Eulogio di Alessandria desiderava compiere qualche cosa di speciale per il Signore: siccome non aveva abbastanza salute per abbracciare la vita dell’eremita o per porsi sotto l’obbedienza di un altro, accolse presso di sé un emarginato dalla società, campione di ogni vizio e ladroneria, per esercitare nei suoi confronti la carità e la mortificazione; per farlo ancora meglio fece voto di onorarlo, trattarlo e servirlo come un domestico nei confronti del suo padrone e signore. Ad un certo momento, sia l’uno che l’altro, ebbero la tentazione di separarsi; chiesero consiglio al grande S. Antonio che disse: Figli miei, guardatevi bene dal separarvi uno dall’altro; siete oramai prossimi alla vostra fine, e se l’Angelo non vi trova insieme, correte grande pericolo di perdere le vostre corone.
Il Re S. Luigi considerava un premio visitare gli ospedali e serviva gli ammalati di persona.
S.Francesco amava tanto la povertà, che la chiamava la sua signora; S. Domenico invece, amava tanto la predicazione, che ne ha dato il nome ai suoi Frati. S. Gregorio il Grande, sull’esempio di Abramo, trattava i pellegrini con affetto, e il Re della gloria gli fece lo stesso onore che aveva fatto al Patriarca Abramo presentandosi a lui in veste di pellegrino.
Tobia esercitava la virtù della sepoltura dei morti. S. Elisabetta, che pure era una grande principessa, amava l’abiezione di se stessa. S. Caterina da Genova, rimasta vedova, si consacrò al servizio degli ospedali. Cassiano racconta che una ragazza devota, volendo esercitare la virtù della pazienza, ricorse a S. Atanasio, che le pose a fianco una vedova triste, collerica, dispettosa, insofferente che, aggredendola senza interruzione, le diede modo di praticare alla perfezione la dolcezza e la condiscendenza.
Tra i Servitori di Dio c’è chi si impegna nel servizio dei malati, chi ad aiutare i poveri, chi a promuovere la conoscenza della dottrina cristiana tra i piccoli, chi a radunare le anime perdute o smarrite, chi a preparare le chiese e ad ornare gli altari, chi a procurare la pace e la concordia tra gli uomini.
..........
* Consegne:
1. Indica se ciascuna affermazione concorda con il brano, rispondendo sì o no e citando testualmente le parole del brano che lo stabiliscono.
(a) Il Re S. Luigi si occupava personalmente degli ammalati.
(b) S. Antonio consigliò a Eulogio e al suo compagno di separarsi.
(c) S. Caterina da Genova si dedicò agli ospedali dopo essere rimasta vedova.
2. Rispondi in breve alle seguenti domande sul brano.
(a) Come chiamava la povertà S. Francesco?
(b) Quale virtù esercitava Tobia?
(c) A chi si rivolse la ragazza devota di cui racconta Cassiano?
3. Trascrivi fedelmente la parte del brano compresa tra "Tobia esercitava la" e "e la condiscendenza.", estremi inclusi.
I dati riportati di seguito costituiscono un materiale distinto dal brano.

* Dati forniti:
..........
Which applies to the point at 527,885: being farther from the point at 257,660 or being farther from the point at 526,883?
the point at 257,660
..........
* Soluzioni:
1.
(a) Sì: "serviva gli ammalati di persona".
(b) No: "guardatevi bene dal separarvi uno dall’altro".
(c) Sì: "rimasta vedova, si consacrò al servizio degli ospedali".

2.
(a) La chiamava la sua signora.
(b) La sepoltura dei morti.
(c) A S. Atanasio.

3.
Tobia esercitava la virtù della sepoltura dei morti. S. Elisabetta, che pure era una grande principessa, amava l’abiezione di se stessa. S. Caterina da Genova, rimasta vedova, si consacrò al servizio degli ospedali. Cassiano racconta che una ragazza devota, volendo esercitare la virtù della pazienza, ricorse a S. Atanasio, che le pose a fianco una vedova triste, collerica, dispettosa, insofferente che, aggredendola senza interruzione, le diede modo di praticare alla perfezione la dolcezza e la condiscendenza.